Neben den detaillierten Schilderungen der Verhältnisse am russischen Hof sind seine Feststellungen über Kulturkontakte zwischen Russland und dem Westen, die zu seiner Zeit besonders mit Italien bestanden und durch das Wirken italienischer Renaissance-Baumeister, die den russischen Kirchenbau geprägt hatten.
Das Werk Herbersteins blieb aktuell und wurde später auch innerhalb Russlands derart geschätzt, dass Katharina II. es 1795 erneut in deutscher Übersetzung drucken ließ.
2 Adam Olearius (*1599 in Aschersleben † 1671 Schloss Gottorf/Schleswig) war Gelehrter und Handelsdiplomat.
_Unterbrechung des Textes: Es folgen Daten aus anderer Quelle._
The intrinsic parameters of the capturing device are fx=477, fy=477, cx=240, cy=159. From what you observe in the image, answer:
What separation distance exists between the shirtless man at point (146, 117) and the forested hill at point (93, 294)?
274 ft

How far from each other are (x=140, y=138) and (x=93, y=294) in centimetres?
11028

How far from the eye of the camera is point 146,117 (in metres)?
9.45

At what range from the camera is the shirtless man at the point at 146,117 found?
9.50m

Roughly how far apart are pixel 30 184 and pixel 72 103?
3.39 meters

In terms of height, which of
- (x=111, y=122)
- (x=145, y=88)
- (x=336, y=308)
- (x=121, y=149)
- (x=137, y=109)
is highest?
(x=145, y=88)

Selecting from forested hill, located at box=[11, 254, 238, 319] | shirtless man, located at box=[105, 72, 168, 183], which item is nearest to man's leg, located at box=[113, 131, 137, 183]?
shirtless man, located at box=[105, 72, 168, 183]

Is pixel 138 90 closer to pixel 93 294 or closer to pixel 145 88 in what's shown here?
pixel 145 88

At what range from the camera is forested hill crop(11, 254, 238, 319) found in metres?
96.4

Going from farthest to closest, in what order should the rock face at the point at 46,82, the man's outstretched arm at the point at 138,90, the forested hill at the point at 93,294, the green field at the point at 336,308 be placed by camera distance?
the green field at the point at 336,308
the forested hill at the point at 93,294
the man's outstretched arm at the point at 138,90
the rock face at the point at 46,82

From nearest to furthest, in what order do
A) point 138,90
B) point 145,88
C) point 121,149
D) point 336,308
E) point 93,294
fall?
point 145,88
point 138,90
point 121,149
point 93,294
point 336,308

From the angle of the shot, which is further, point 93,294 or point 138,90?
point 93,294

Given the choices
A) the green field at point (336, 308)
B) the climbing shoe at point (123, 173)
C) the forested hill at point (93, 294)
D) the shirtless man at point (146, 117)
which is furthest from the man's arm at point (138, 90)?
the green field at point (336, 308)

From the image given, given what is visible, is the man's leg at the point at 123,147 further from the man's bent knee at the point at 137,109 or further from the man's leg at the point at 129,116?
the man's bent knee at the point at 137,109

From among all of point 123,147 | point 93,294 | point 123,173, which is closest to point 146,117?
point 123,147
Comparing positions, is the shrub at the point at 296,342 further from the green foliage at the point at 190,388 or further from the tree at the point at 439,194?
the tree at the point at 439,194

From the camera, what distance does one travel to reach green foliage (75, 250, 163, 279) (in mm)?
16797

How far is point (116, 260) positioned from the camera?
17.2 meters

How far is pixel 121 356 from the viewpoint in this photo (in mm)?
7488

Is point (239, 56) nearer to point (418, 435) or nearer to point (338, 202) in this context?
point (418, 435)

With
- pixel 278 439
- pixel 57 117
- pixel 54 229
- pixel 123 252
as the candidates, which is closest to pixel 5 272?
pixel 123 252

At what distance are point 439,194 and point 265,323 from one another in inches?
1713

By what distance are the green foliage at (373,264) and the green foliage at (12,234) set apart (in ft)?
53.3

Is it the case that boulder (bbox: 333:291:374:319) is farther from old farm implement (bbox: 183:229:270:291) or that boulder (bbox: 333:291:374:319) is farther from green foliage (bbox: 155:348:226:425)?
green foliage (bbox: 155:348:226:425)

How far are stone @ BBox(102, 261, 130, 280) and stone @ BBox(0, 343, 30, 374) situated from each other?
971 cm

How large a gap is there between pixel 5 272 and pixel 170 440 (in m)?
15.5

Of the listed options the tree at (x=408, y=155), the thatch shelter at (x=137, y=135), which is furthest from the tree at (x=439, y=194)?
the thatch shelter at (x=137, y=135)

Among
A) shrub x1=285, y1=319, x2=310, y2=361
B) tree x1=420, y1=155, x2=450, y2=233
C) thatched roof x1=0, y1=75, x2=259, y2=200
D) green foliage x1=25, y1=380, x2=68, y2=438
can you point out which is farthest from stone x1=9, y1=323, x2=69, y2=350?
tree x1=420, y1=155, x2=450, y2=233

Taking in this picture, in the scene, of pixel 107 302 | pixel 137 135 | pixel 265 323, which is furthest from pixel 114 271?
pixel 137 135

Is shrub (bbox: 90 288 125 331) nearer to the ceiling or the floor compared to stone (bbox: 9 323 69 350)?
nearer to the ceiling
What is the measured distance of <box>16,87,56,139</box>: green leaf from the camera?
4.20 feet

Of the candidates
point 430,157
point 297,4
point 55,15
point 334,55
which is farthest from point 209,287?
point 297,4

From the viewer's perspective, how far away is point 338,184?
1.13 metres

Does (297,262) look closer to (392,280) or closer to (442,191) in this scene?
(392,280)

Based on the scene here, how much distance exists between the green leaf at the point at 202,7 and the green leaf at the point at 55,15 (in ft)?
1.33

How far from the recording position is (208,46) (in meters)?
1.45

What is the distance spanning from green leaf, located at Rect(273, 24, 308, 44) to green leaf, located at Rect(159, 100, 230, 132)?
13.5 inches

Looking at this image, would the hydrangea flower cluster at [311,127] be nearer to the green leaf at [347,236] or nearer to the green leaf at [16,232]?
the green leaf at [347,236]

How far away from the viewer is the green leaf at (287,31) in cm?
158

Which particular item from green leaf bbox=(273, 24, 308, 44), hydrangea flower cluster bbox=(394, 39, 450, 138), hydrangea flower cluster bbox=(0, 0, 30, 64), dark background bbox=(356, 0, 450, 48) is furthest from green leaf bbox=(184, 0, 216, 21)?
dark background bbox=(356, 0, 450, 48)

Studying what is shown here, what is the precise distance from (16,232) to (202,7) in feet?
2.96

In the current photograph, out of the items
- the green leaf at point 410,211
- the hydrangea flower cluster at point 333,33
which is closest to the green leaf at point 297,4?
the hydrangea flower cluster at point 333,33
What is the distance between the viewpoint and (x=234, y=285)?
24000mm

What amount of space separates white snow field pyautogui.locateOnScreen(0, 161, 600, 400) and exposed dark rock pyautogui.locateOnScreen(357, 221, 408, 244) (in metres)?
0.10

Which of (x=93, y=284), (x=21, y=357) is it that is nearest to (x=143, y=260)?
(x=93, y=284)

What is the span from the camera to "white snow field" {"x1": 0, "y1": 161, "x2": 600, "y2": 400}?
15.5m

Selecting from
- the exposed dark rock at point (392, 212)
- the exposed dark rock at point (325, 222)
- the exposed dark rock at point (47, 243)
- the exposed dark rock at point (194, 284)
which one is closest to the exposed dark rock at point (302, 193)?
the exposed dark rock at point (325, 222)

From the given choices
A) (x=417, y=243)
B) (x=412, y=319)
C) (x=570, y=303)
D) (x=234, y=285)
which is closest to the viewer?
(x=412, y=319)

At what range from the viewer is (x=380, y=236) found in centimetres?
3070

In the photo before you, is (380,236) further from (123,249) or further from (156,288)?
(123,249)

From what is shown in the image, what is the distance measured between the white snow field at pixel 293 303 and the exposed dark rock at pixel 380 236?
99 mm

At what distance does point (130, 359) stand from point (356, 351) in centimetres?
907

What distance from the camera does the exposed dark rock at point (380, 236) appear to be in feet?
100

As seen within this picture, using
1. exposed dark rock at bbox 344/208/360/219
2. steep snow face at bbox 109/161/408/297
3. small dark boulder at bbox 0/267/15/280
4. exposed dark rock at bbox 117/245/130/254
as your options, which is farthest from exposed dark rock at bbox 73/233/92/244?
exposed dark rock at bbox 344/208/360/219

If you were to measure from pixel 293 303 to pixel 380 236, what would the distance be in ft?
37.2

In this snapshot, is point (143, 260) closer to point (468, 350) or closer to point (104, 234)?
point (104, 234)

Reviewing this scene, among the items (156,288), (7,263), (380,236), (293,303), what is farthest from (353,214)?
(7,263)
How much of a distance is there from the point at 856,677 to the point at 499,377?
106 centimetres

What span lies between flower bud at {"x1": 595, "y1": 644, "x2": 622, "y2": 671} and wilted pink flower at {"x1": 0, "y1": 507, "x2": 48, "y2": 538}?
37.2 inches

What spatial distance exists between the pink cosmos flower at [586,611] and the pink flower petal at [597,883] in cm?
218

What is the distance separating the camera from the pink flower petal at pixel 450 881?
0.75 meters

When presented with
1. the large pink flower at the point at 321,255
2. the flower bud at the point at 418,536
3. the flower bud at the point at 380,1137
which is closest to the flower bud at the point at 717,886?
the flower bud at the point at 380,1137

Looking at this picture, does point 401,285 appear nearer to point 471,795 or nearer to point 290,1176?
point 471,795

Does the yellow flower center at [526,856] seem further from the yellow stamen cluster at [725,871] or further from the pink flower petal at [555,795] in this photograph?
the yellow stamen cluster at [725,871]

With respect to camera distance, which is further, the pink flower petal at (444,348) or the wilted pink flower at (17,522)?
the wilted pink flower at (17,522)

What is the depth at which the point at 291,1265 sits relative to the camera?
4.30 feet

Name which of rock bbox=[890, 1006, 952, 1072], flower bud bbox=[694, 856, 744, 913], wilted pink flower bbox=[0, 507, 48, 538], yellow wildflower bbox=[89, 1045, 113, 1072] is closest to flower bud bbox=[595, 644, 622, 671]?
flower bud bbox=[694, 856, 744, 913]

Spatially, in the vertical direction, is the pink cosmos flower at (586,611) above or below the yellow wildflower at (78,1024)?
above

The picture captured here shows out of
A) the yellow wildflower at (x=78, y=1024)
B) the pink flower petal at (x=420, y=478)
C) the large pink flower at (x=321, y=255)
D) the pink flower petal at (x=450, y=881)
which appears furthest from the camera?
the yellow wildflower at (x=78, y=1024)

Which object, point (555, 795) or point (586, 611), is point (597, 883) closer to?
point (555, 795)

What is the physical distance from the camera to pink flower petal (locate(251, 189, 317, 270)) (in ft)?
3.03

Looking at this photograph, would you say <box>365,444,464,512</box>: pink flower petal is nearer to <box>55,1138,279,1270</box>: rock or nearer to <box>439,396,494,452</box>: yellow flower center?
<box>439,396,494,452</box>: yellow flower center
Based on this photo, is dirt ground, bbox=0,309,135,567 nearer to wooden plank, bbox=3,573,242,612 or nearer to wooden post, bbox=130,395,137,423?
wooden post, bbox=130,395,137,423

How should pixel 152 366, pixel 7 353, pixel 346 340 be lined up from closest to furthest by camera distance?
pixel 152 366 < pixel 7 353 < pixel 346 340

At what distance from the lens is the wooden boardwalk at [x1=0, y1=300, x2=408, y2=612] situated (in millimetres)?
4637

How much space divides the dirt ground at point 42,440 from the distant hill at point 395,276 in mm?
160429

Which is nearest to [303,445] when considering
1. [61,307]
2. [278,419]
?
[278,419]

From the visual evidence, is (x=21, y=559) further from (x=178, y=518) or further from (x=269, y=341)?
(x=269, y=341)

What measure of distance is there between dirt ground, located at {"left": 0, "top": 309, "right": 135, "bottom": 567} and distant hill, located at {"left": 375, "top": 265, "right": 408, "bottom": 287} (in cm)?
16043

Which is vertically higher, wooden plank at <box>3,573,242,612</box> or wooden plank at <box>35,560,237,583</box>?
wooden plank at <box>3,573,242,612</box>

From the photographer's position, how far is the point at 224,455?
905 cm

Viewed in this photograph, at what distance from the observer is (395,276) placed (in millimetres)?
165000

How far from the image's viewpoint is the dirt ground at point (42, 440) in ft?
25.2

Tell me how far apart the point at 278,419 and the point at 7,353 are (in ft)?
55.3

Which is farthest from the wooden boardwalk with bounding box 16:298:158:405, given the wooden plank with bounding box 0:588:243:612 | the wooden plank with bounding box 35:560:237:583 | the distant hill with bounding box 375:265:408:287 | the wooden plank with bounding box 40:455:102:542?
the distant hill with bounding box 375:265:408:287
Nach seinem Studium der Theologie, Philosophie und Mathematik in Leipzig gelangte der junge Gelehrte 1633 an den Hof des Herzogs Friedrich III. von Schleswig-Holstein-Gottorf. Der Herzog, der eine wirtschaftliche Anbindung Norddeutschlands mit Persien und Russland plante, stattete eine Gesandtschaft aus, die am 6. November 1633 in Hamburg abfuhr. Das erste Ziel dieser Delegation war Moskau, wo sie mit Zar Michael I. ein Handelsabkommen abschließen wollte. Da der Zar aber äußerst unrealistische Vorstellungen darüber hatte, scheiterte die Gesandtschaft in ihrem eigentlichem Auftrag.
Über seine Reise berichtete Adam Ölschläger, wie Olearius er eigentlich hieß, in Moskowitische und persische Reise: die holsteinische Gesandtschaft 1633-1639, die 1647 erstmals in Deutsch erschien. Nach Herbersteins Reisebeschreibungen war dies der bedeutendste Bericht über Russland.